>>

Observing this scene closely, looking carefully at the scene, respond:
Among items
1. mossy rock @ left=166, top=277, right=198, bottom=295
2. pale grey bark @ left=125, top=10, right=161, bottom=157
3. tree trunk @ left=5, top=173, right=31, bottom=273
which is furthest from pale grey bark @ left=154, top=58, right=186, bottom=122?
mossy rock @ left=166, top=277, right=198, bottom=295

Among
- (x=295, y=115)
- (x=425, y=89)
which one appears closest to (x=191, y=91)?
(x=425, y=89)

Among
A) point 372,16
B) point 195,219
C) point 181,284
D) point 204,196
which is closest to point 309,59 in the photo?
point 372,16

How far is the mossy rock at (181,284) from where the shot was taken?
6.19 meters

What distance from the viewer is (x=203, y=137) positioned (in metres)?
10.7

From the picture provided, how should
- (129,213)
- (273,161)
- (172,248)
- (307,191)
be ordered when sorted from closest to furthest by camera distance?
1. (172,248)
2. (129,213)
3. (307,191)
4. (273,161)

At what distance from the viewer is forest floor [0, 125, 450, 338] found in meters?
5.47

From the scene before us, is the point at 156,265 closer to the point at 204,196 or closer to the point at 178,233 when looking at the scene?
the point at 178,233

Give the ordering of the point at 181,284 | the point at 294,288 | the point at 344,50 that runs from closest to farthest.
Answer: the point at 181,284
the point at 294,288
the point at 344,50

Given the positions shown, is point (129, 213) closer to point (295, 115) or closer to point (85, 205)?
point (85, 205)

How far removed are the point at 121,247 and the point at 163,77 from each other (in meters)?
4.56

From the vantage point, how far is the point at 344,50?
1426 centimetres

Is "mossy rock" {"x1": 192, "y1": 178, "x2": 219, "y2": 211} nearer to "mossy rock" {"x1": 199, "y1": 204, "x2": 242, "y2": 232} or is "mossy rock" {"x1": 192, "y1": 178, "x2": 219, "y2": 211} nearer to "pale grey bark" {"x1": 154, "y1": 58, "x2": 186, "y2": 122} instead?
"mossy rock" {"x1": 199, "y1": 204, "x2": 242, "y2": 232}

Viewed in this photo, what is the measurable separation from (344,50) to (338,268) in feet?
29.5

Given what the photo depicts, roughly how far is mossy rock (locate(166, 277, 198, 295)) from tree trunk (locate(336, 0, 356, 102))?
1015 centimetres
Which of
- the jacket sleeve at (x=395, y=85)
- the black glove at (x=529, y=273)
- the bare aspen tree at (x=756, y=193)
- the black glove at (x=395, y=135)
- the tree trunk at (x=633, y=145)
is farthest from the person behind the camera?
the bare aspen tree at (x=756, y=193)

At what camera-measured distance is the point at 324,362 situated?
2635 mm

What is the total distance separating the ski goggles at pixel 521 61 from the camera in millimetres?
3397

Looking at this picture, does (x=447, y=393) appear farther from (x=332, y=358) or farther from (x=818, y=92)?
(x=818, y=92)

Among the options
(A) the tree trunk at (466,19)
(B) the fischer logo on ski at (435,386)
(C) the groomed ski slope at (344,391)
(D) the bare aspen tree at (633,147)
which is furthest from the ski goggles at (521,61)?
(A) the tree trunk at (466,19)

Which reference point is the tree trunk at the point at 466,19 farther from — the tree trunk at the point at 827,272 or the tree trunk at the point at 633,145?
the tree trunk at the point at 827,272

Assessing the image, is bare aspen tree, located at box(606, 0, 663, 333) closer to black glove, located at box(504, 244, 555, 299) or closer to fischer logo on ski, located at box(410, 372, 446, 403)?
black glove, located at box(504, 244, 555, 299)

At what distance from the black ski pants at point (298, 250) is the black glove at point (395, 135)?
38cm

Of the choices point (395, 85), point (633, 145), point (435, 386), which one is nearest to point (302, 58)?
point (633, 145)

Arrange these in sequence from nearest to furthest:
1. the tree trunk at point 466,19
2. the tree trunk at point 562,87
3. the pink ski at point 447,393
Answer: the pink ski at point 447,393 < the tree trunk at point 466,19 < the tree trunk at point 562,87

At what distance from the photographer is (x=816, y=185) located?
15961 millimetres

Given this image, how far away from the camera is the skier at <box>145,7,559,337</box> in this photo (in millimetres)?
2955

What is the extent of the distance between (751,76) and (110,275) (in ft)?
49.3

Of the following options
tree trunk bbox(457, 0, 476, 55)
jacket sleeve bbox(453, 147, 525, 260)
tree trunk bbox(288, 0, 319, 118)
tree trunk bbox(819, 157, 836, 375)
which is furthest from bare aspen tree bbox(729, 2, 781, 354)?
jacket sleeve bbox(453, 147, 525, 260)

<<

Express the records as a two-column CSV with columns "prompt" and "reply", one row per record, starting at the line that contains "What is the extent" and going through the end of the records. Put each field in double quotes and replace every line break inside it with a space.

prompt,reply
"What is the extent of the distance between (751,76) and (110,275) (in ft)?","49.3"
"Of the following options tree trunk bbox(457, 0, 476, 55) jacket sleeve bbox(453, 147, 525, 260) tree trunk bbox(288, 0, 319, 118) tree trunk bbox(819, 157, 836, 375) which is furthest from bare aspen tree bbox(729, 2, 781, 354)?","jacket sleeve bbox(453, 147, 525, 260)"